We have a few design choices for how we want to do the config save. The simplest would be to simply revert to defaults every time the game is launched (ie, not save anything, but remember a basic set of options that will definitely work on any system the game is run on.) From a user’s perspective, however, this would become annoying, as they will need to re-configure settings to their taste every time they quit the game. The next simplest approach would be to remember what the settings were the last time the user set them, and to remember the defaults in case the Last config profile gets corrupted.

This is probably as far as you really need to go; but once you are saving profiles, you’re not too far from allowing the player to save multiple configuration profiles, or per-user profiles. We’ll probably implement this later on as an advanced feature.

  • Other stuff

  • Network: These days, you may also want to have configurations options for network (TCP/IP settings, firewall/proxy server settings, etc.)
  • Social: Or you might want to have some kind of social networking features, such as sharing your game progress with your Facebook and Twitter friends, inviting friends to try out your game, or even send friends in-game items to help them, and so on.
  • Hall of Fame/Achievements: Or a “submit high score to server” feature. Or you might have a registration and payment screen.
  • Update Checker: Or a “check for updates/download/install” feature.

These things are much more complex to design and implement properly, and as such will be outside the scope of this tutorial for now, but it’s good to think about them!

Personally, I would like to see these type of features built in to Game Maker, and I hope that YoYoGames will incorporate features like this in time. When I say “built into Game Maker, I don’t  just mean having a library of available GML functions that one can use to build a configuration system out of. That is, after all, what we are going to do with this project. What I mean is, it would be nice if such a system existed as a ready-made component that you could just drop in to any project, and set up with just a few clicks or lines of code.

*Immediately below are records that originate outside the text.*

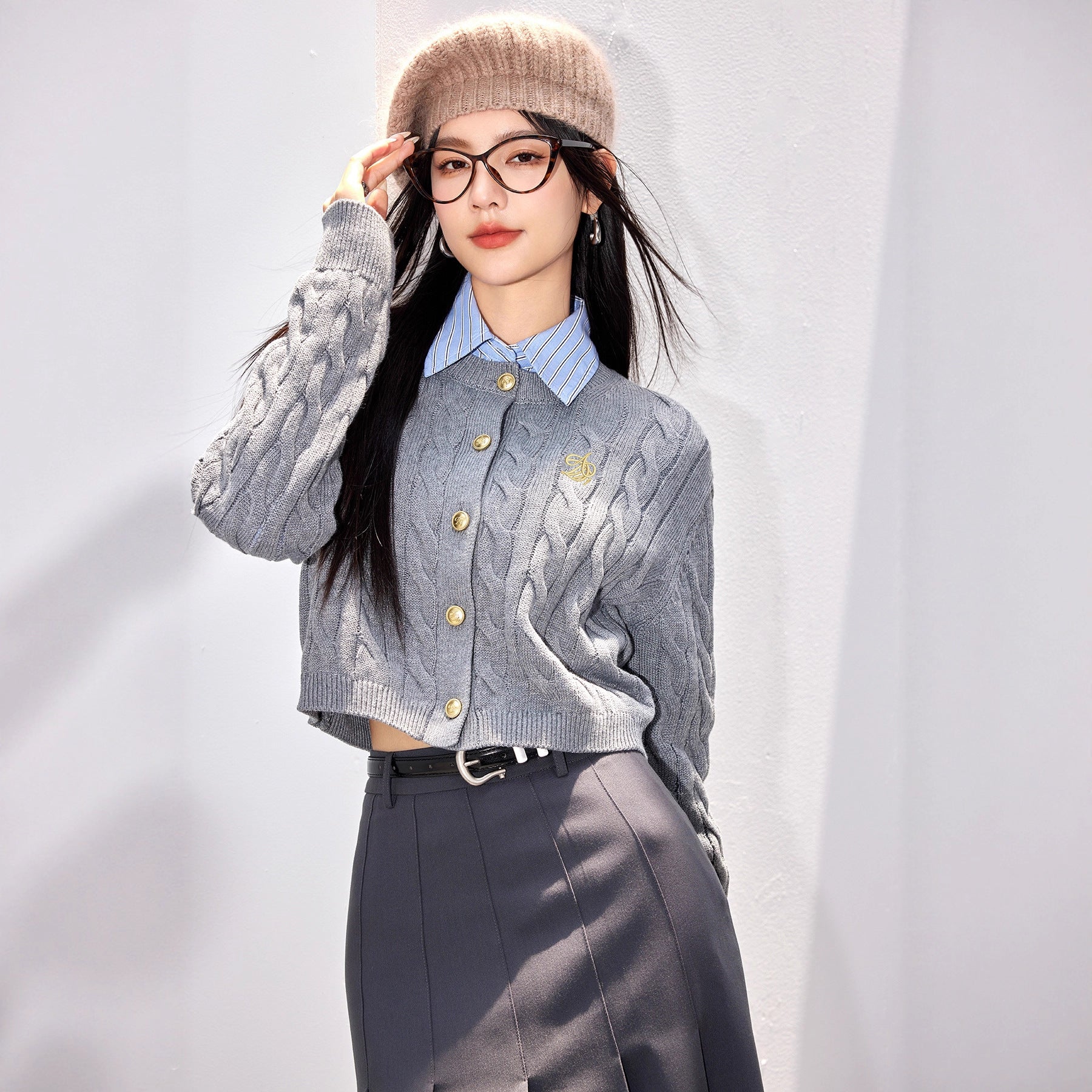 SEOUL Embroidered Polo Cardigan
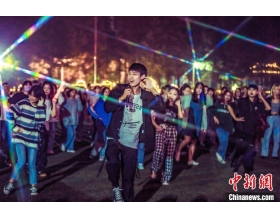 锻炼身体释放压力 武汉一高校学生组团跳广场舞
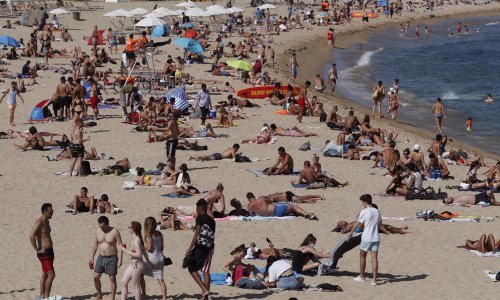 Zbog širenja zaraze Katalonija pozvala gotovo preko četiri milijuna građana da ostanu u kućama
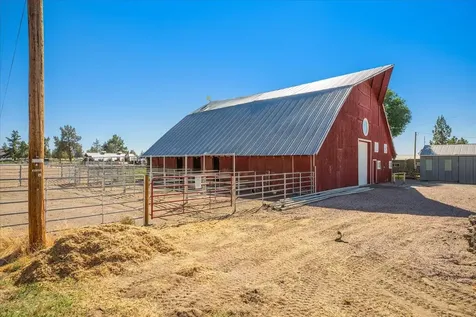 6150 NW Kingwood Avenue Redmond OR 97756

These features, and the interface the user will interact with to manage them, will be challenging and time-consuming to implement, and are not really “the game”. A good configuration system and interface is excellent polish for a professional-quality project. Game Maker’s purpose is to make game development easy by doing the hard technical stuff for you. So far, they’ve done that by focusing on the in-game building blocks that a designer would use to produce a play experience. Now that they’re turning Game Maker into a more professional tool, I hope that they’ll start thinking about including these kind of features, too.

Until then, we have to fend for ourselves. The above list of features represents a significant amount of work that we need to do. Setting up a system that is flexible enough to allow us to do this easily is no small task. If I’m lucky, by procrastinating long enough, I may find that they end up doing the work for me:) If I am going to do all this work, then I want to get the most return for that work that I possibly can by making a re-usable system that I can apply easily in any game. This means a de-coupled, generic system that can be adapted easily to a wide variety of projects. This is a good situation to create a Game Maker Extension (.gex). However, an extension will not give us a complete system — an Extension allows us to package a library of useful new GML functions that we write, but our built system will also need room, object, sprite, and sound resources, and a .gex cannot include those resources. Ultimately, this means that we may not be able to realize a dream of a drop-in system. But even providing better building blocks to create such a system would be better than nothing.

To begin, we’ll start small, and implement some basic things, and then iterate and refine our solution until we have something that hopefully works really well for a wide variety of games.